*PROBLEM SET*.
(a) Say whether each statement agrees with the tomato canning text: (i) a pH below 4.6 prevents botulism spores from "blossoming" and releasing their toxin; (ii) pressure canned spaghetti sauce needs acidification; (iii) one listed botulism case involved home-canned tomatoes in Ohio in 2004. Answer yes or no for each, and quote the deciding words of the text exactly.
(b) Output the stretch of the tomato canning text from "All the basic, plain, pure" through "Accessed April 2016.".
(c) According to the tomato canning text, below what pH can butyric, thermophyllic, and putrefactive anaerobic microorganisms not thrive?

━━━ PAGE EXCERPT

Ensuring that the pH is below 4.6 prevents botulism spores from “blossoming” and releasing their toxin. It also helps prevent some other spoilage organisms from thriving, thus helping to ensure, along with processing of the jar to kill moulds, listeria, salmonella, etc, a good long high-quality shelf-life:
Acidity of tomato fruit is very important for flavor. It is also important to the processor because butyric, thermophyllic, and putrefactive anaerobic microorganisms cannot thrive when the pH is below 4.3. If the pH is over 5, however, the spores of the microorganisms are difficult to kill.”  Salunkhe, D.K, et al. Quality and Nutritional Composition of Tomato Fruit as Influenced by Certain Biochemical and Physiological Changes. Qualitas Plantarum. December 1974, Volume 24, Issue 1, p 90.
Are heirloom tomatoes more acidic?
Do all home canned tomato products need acidification?
All the basic, plain, pure tomato products do.
Other home-canned tomato products such as ketchup or tomato relish will inherently be acidified just by the very nature of the product.
Others such as pressure canned spaghetti sauce, no.
Your tested recipe will always tell you, but if you are curious about the underlying reasoning, see: Why do some home canned tomato products need acidification but not others?
Do I have to acidify when I’m pressure canning tomato products
Yes for some, no for others. It depends on what safety factors the creator of that tested recipe drew on when developing it. See full discussion here.
Documented cases of botulism from improperly home canned tomato products
- 2014 home-canned tomato sauce (New York State) National Enteric Disease Surveillance: Botulism Annual Summary, 2014. Accessed April 2016.
- 2004 home-canned tomatoes (Ohio) National Enteric Disease Surveillance: Botulism Annual Summary, 2004. Accessed March 2015.
- 2002 home-canned tomatoes (Maine) National Enteric Disease Surveillance: Botulism Annual Summary, 2002. Accessed March 2015.
- 1999 home-canned tomatoes (unacidified, and unprocessed jars. Toronto, Canada) Botulism cases in Canada.

━━━━━━
━━━ EXTRACTED DATA

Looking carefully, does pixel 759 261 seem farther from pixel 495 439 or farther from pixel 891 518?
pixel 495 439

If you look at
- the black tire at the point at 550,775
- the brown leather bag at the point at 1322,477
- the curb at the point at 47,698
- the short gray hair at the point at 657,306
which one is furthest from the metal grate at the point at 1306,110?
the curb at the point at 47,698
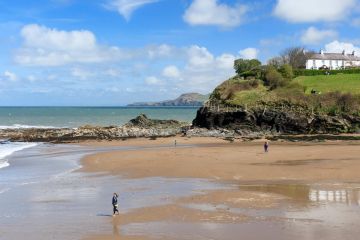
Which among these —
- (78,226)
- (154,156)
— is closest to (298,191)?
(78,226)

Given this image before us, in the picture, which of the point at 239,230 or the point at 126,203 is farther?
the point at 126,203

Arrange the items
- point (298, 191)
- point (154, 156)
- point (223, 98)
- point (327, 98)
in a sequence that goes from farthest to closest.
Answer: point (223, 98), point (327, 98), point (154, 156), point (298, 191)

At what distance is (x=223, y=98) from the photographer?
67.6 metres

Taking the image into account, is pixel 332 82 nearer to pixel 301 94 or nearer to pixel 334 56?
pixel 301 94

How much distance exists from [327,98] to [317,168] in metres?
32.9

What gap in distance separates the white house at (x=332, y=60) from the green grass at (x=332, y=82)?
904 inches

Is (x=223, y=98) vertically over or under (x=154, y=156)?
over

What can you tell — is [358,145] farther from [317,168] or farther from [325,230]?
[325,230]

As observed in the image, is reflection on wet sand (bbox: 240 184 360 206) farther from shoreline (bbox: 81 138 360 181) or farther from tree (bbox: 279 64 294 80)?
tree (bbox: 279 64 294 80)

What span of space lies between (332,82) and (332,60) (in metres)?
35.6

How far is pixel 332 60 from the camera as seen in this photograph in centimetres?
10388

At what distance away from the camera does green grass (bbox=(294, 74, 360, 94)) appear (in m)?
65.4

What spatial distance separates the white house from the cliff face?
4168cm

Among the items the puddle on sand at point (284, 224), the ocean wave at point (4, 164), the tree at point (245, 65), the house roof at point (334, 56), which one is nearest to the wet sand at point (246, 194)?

━━━━━━

*RESPONSES TO THE EXERCISE*.
(a)
(i) Yes: "Ensuring that the pH is below 4.6 prevents botulism spores from “blossoming” and releasing their toxin."
(ii) No: "Others such as pressure canned spaghetti sauce, no."
(iii) Yes: "2004 home-canned tomatoes (Ohio)"

(b)
All the basic, plain, pure tomato products do.
Other home-canned tomato products such as ketchup or tomato relish will inherently be acidified just by the very nature of the product.
Others such as pressure canned spaghetti sauce, no.
Your tested recipe will always tell you, but if you are curious about the underlying reasoning, see: Why do some home canned tomato products need acidification but not others?
Do I have to acidify when I’m pressure canning tomato products
Yes for some, no for others. It depends on what safety factors the creator of that tested recipe drew on when developing it. See full discussion here.
Documented cases of botulism from improperly home canned tomato products
- 2014 home-canned tomato sauce (New York State) National Enteric Disease Surveillance: Botulism Annual Summary, 2014. Accessed April 2016.

(c) Below 4.3.